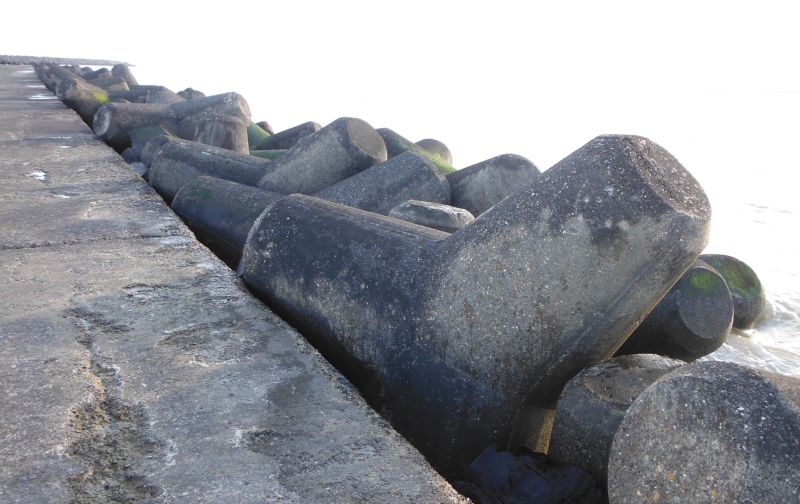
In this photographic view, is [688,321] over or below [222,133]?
below

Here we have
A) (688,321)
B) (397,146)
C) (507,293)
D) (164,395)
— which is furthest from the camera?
(397,146)

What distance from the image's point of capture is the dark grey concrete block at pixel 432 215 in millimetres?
3320

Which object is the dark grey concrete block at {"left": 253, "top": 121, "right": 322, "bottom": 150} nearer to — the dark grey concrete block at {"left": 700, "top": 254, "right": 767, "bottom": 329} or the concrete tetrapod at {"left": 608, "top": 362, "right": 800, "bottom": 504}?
the dark grey concrete block at {"left": 700, "top": 254, "right": 767, "bottom": 329}

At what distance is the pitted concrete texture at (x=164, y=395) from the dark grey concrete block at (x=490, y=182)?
****
_Job_: Every record must be copied exactly, with the pictures left out.

_Task output_:
In this photographic view, is [688,321] over or below [222,133]?
below

Here we have
A) (688,321)
B) (397,146)
C) (507,293)
D) (164,395)
— which is furthest from the camera?
(397,146)

What distance from the image's point of capture is the dark grey concrete block at pixel 432 215 in millimetres?
3320

Which object is the dark grey concrete block at {"left": 253, "top": 121, "right": 322, "bottom": 150} nearer to — the dark grey concrete block at {"left": 700, "top": 254, "right": 767, "bottom": 329} or the concrete tetrapod at {"left": 608, "top": 362, "right": 800, "bottom": 504}?
the dark grey concrete block at {"left": 700, "top": 254, "right": 767, "bottom": 329}

At what distance is the pitted concrete texture at (x=164, y=395) from the dark grey concrete block at (x=490, y=182)?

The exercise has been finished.